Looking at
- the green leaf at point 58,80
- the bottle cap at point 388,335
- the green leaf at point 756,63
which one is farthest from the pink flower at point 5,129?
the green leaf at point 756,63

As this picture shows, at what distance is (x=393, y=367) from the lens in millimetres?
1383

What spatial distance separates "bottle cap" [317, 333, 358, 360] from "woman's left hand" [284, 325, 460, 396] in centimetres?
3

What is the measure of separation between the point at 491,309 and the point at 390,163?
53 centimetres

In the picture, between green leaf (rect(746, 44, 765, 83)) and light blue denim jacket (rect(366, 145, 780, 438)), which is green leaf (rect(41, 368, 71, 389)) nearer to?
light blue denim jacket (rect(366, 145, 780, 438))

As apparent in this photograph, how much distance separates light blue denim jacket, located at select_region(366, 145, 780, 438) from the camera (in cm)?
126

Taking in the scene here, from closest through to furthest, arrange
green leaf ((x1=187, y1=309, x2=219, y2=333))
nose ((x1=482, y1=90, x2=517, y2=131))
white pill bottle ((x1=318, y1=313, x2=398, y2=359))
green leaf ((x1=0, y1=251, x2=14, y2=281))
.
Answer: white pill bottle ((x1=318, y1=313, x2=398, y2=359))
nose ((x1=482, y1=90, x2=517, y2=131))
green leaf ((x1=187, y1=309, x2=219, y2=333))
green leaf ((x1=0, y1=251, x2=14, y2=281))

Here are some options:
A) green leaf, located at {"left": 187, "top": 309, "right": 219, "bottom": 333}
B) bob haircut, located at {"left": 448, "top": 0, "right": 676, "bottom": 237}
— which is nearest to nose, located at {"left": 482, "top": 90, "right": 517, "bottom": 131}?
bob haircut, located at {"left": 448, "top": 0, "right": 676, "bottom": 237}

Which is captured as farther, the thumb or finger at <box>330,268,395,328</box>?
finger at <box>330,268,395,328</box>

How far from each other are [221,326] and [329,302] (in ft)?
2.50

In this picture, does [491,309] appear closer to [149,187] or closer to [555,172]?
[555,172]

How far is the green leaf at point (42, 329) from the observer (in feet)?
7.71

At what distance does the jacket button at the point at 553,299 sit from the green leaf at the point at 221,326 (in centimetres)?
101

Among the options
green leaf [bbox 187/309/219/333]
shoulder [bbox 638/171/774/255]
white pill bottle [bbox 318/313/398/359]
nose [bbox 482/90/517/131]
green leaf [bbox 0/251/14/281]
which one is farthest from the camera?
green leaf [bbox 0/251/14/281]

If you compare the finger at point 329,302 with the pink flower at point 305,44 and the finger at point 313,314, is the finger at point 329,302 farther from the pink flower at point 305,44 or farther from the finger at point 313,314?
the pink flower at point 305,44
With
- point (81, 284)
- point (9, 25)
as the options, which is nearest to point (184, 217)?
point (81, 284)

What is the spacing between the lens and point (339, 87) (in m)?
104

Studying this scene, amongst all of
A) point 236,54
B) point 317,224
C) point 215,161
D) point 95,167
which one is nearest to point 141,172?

• _Written problem_: Copy out the data word for word, starting with the line that contains "How far is the" and going on through the final line of the data.

• _The completed task_:
How far is the green leaf at point (42, 329) from the observer (in feet)?
7.71

At what distance does the jacket button at the point at 553,299 sit from the green leaf at the point at 221,326 (in centimetres)?
101

Among the options
green leaf [bbox 187/309/219/333]
shoulder [bbox 638/171/774/255]
white pill bottle [bbox 318/313/398/359]
nose [bbox 482/90/517/131]
green leaf [bbox 0/251/14/281]
which one is farthest from the camera?
green leaf [bbox 0/251/14/281]

If you compare the finger at point 329,302 with the pink flower at point 305,44 and the finger at point 313,314, is the finger at point 329,302 farther from the pink flower at point 305,44 or farther from the finger at point 313,314?
the pink flower at point 305,44
With
- point (81, 284)
- point (9, 25)
as the options, which is nearest to point (184, 217)?
point (81, 284)

What is the spacing between the lens and point (339, 87) (in m)?
104

Studying this scene, amongst all of
A) point 236,54
B) point 317,224
C) point 215,161
D) point 95,167
which one is nearest to point 141,172?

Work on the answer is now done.